The \(p_T\) spectrum of final state charged hadrons is also an important observable in describing particle production in pp collisions14. As an example, the study of the \(p_{T}\) spectrum in pp collisions offers a reference for the measurements of the suppression of high-\(p_T\) particles (Jet Quenching) in a dense QCD medium produced in ion-ion collisions15,16. A solid knowledge of the rates and characteristics of the particle production are mandatory to distinguish e.g. rare soft processes from the relatively huge backgrounds of hadronic interactions17, which is one of the greatest challenges in these pursuits, and for extracting precision measurements from the data.

Since several years, particle physicists have continued to explore techniques to increase the analyzing power for measurements by using algorithms implementing multiple variables simultaneously. These so-called multivariate analyses techniques18,19,20 have been shown to provide significant support for different challenges in data analysis but also have some important limitations, with increasing dimensionality of the problem.

The implementation of these advanced analysis techniques, such as Machine Learning (ML), the increasing computer power and tailored processors for the problem, and the emergence of Deep Learning (DL) techniques around 201221 provided tools that allowed to tackle complex problems without these previous limitations. In high energy physics, machine learning algorithms and techniques have been embraced early on for analyzing and collecting the huge amount of data produced by colliders18; e.g. the LHC is presently one of the largest data volume generators. The role of these new powerful techniques is clear, namely revolutionizing the handling and interpretation of these huge data volumes, and allowing to extract detailed physics results with increased sensitivity. These techniques are now considered essential tools at the LHC and have found important applications in data analyses, calibration, event triggering, flavor tagging, etc..20,25,26,27,28,29,30,31.
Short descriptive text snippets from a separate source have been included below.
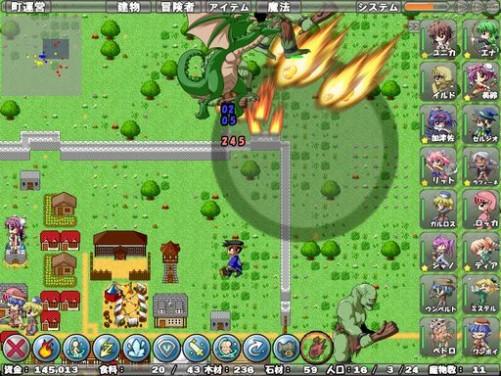 Village of Adventurers 2 PC Crack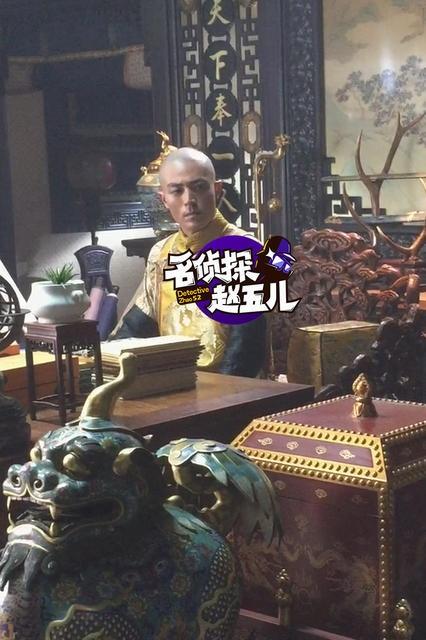 Hoac Kien Hoa au yem phi tan tren phim truong hinh anh 5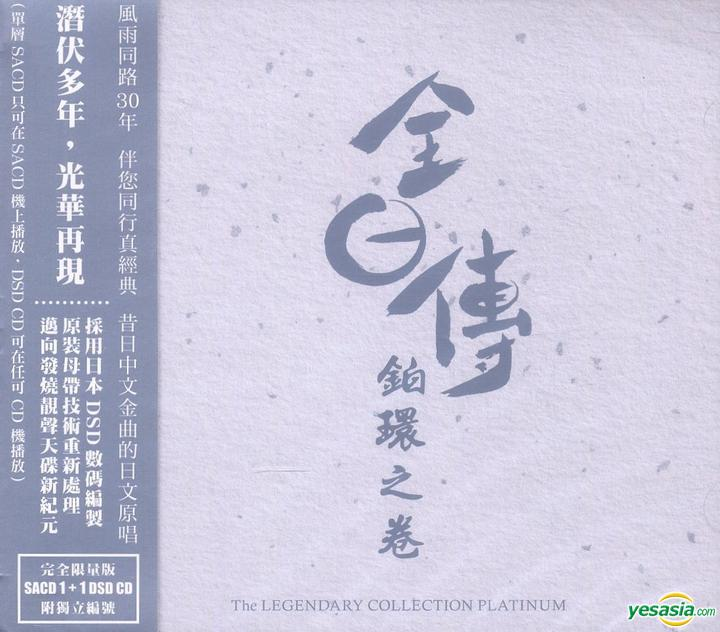 Various Artists – 全日傳-鉑環之卷 (2015) SACD ISO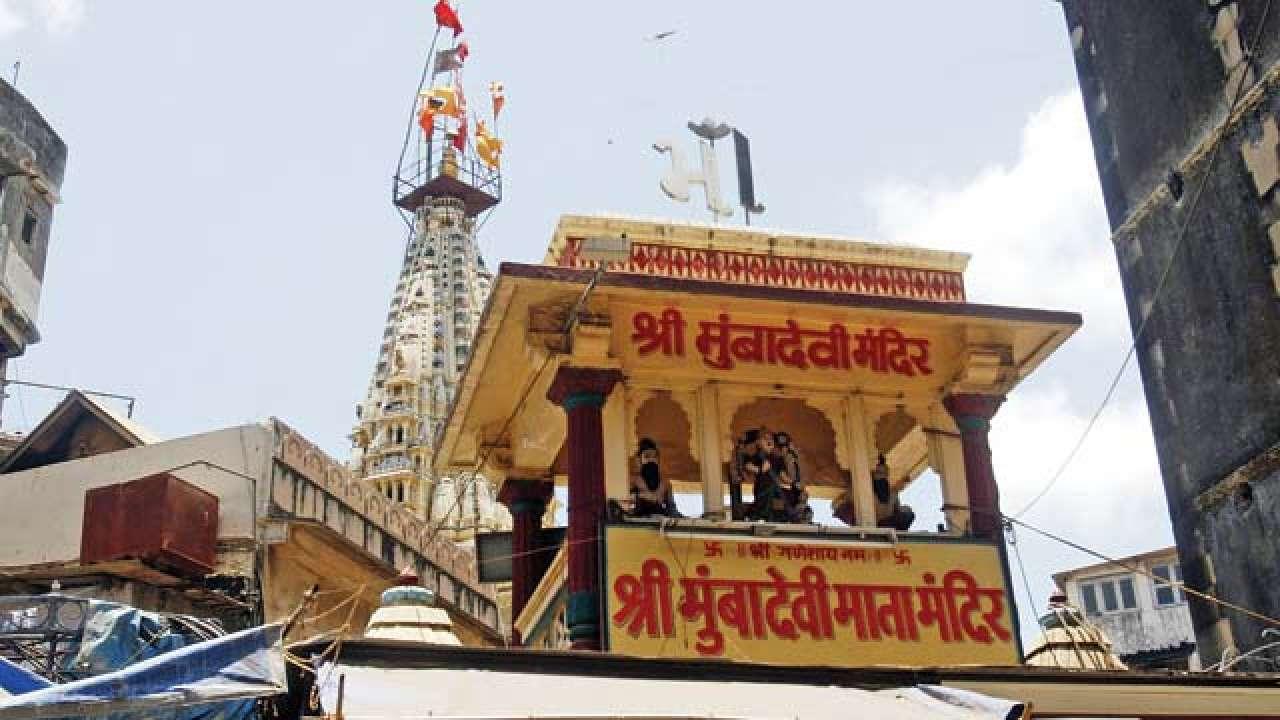 Mumba Devi Temple Blog
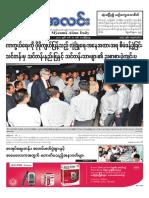 Myanma Alinn Daily_ 10 March  2017 Newpapers.pdf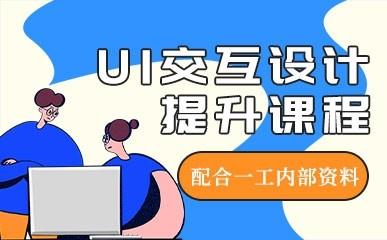 长沙UI交互设计培训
Recently, different algorithms and techniques based on Artificial Neural Networks, Genetic Programming and Machine Learning have been implemented for the studies as proposed in this paper, namely trying to explain, and modeling of, multiplicity distributions of hadron-nucleus22 and pp interactions23,24. The motivation to use Artificial Intelligence and Deep Neural Networks (DNN) for such studies is its ability to learn the complex relation between input interaction variables and output observables that arise in pp collisions since such interactions are hard to describe due to the absence of the information on how to describe the quantity of interest with the relevant interaction variables mathematically19, that the foundations for these techniques were proposed in32,33,34,35,36,37,38,39,40,41,42,43,44,45,46,47,48.
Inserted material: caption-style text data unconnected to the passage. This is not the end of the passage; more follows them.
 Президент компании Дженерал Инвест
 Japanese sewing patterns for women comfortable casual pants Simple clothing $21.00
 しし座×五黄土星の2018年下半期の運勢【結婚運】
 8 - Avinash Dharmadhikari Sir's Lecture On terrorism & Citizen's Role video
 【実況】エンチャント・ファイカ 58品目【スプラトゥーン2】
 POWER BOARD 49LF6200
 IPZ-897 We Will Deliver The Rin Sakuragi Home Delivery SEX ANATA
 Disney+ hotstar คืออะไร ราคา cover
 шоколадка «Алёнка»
The test we propose is to check to what extend suitable DNNs will allow to predict e.g. the multiplicity distributions at other center of mass energies than those used in the learning process and provided no (significant) new physics processes set on in the new energy regime. In the example studied in this paper we use the multiplicity distributions of charged-particles simulated at energies where LHC collider has collected data. We check the ability to predict such distributions for both intermediate new energies and in a new regime reachable by possible future higher energies. Such higher energy extension could come from the CERN pp program by a High-Energy LHC Collider (HE-LHC) at e.g. 27 TeV that could be located in the present LHC tunnel, and be based on Future Circular Collider (FCC-hh) magnet technology currently under development49. Furthermore, we include the proposed 100 TeV FCC-hh50, potentially to be built using a new accelerator ring with 100 km circumference. The predictions are obtained using LHC simulations for 0.9, 2.36, 2.76, 5, 7, 8 and 13 TeV as input to the model training, i.e. CM energies at which the LHC has operated so far.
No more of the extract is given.